Under Quebec’s recently passed Aural Menace Act, DJs can be arrested for playing awful music. “Quebec is one of the first jurisdictions in the world to take aural hygiene seriously,” says Action Socratique M.P Bell Goodland. “The science is conclusive, the sounds we hear in our day to day lives play an immensely important role in regulating our well being. Good music leads to well behaved citizens who are at one with their society, bad music leads to social degeneracy, murder, and soft core pornography. We need to protect ourselves from the consequences of awful songs."

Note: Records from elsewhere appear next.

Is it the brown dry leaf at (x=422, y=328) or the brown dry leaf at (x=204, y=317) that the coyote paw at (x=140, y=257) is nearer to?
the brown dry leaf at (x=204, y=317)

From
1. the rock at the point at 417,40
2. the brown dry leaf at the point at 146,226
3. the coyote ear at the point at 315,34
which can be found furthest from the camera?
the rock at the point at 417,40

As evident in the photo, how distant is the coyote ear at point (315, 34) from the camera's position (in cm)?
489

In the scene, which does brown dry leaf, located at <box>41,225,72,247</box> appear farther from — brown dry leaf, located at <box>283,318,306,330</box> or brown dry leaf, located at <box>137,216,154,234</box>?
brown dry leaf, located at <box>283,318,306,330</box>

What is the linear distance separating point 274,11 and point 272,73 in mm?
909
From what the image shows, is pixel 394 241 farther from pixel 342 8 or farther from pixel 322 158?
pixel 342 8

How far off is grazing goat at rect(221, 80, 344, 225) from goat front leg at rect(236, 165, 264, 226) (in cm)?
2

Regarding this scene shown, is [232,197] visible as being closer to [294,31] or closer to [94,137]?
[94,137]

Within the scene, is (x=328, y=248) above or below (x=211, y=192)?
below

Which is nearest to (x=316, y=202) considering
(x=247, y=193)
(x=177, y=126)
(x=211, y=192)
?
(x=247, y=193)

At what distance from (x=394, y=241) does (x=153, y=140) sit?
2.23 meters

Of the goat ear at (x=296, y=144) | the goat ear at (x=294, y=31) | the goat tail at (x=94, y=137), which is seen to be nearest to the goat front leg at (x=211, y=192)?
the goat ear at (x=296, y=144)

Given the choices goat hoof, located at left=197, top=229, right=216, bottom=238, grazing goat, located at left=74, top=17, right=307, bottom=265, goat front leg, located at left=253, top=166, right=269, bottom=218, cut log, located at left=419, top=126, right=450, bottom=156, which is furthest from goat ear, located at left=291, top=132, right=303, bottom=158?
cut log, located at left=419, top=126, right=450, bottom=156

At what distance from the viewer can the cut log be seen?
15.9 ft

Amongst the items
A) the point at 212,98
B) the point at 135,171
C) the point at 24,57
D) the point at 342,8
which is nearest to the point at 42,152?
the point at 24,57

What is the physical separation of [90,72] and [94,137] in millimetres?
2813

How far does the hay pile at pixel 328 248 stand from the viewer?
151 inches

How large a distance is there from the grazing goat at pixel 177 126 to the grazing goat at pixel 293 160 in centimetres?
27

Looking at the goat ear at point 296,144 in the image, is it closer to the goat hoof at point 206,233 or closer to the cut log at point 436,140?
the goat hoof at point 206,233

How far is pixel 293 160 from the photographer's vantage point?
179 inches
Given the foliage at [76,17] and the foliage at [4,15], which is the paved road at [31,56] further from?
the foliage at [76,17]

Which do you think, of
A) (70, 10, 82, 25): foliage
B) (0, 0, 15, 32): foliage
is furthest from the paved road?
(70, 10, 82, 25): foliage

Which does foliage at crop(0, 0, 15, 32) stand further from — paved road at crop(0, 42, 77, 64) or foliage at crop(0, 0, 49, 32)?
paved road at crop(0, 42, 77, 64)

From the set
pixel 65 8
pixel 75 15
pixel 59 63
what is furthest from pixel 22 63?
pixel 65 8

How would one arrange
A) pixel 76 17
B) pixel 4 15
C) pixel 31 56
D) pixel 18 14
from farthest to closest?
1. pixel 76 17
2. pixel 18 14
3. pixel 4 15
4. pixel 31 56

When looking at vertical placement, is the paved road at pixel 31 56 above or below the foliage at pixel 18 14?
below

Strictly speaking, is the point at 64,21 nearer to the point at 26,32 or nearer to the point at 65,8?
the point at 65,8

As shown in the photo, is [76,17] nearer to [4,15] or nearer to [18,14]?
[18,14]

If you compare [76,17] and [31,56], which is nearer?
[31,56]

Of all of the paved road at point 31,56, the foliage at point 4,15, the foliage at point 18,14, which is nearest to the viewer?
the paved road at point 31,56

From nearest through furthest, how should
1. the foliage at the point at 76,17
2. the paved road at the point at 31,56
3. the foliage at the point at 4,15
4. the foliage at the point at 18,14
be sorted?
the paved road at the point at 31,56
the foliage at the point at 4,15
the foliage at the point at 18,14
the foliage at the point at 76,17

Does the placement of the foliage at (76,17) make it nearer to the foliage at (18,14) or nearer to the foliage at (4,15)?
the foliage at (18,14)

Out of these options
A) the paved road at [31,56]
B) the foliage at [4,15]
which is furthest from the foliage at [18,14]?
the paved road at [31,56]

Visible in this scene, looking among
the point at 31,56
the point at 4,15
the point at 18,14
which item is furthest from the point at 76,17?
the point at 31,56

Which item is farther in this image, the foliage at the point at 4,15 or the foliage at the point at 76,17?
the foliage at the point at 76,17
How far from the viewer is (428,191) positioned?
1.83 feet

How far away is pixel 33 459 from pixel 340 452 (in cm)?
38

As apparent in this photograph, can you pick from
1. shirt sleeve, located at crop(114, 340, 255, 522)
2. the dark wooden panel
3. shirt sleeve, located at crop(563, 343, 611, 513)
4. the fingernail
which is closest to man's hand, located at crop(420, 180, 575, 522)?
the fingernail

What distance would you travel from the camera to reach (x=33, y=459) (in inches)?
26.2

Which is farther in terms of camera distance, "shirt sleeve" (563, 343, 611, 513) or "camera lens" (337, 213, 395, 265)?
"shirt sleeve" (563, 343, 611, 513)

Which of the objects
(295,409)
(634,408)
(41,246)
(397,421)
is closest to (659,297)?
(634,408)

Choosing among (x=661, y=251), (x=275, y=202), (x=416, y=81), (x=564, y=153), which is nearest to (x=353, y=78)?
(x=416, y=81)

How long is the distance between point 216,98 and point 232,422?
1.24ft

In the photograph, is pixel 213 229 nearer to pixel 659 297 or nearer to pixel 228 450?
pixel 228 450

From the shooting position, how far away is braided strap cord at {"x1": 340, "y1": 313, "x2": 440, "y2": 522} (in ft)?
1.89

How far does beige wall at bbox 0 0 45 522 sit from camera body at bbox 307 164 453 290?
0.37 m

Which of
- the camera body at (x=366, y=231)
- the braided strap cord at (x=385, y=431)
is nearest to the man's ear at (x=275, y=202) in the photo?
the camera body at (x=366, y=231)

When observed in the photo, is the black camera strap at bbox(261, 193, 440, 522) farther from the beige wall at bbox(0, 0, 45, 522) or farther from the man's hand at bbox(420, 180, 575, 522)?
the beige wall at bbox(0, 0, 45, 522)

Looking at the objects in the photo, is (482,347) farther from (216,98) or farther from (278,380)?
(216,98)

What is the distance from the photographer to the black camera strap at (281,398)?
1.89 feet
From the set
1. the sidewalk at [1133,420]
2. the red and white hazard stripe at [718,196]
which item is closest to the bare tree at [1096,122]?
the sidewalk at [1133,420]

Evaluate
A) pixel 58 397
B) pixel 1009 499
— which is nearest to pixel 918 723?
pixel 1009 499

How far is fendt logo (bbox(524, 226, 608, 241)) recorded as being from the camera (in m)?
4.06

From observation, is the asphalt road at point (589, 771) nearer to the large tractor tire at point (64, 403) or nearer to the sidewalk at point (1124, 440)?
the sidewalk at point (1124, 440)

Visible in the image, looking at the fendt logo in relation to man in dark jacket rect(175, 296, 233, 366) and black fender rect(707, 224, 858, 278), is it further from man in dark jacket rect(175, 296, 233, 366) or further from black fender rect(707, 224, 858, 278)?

DJ Kalisi Drokko is the first person to be arrested under the act, but won't be the last. "Years ago, such a law would have been considered illiberal, even fascist, but these days laws that limit artistic freedom are championed by people on both the left and right," says professional twitter user Kyle Bonderblach. "Now we understand that artistic freedom is bad for society. We need to place real limits on what people are allowed to say, think, create, and consume. If we don’t set firm boundaries on culture, society will collapse under the chaos and cacophony of free expression. When people are free, they're free to be racist, they're free to be sexist, they're free to be unpleasant, they're free to hurt our feelings, they're free to menace our ears with unpleasant sounds. I like freedom, but not that kind of freedom. This is an issue that both progressives and conservatives now agree on. It's time to limit culture. Quebec's Aural Menace Act is a step in the right direction."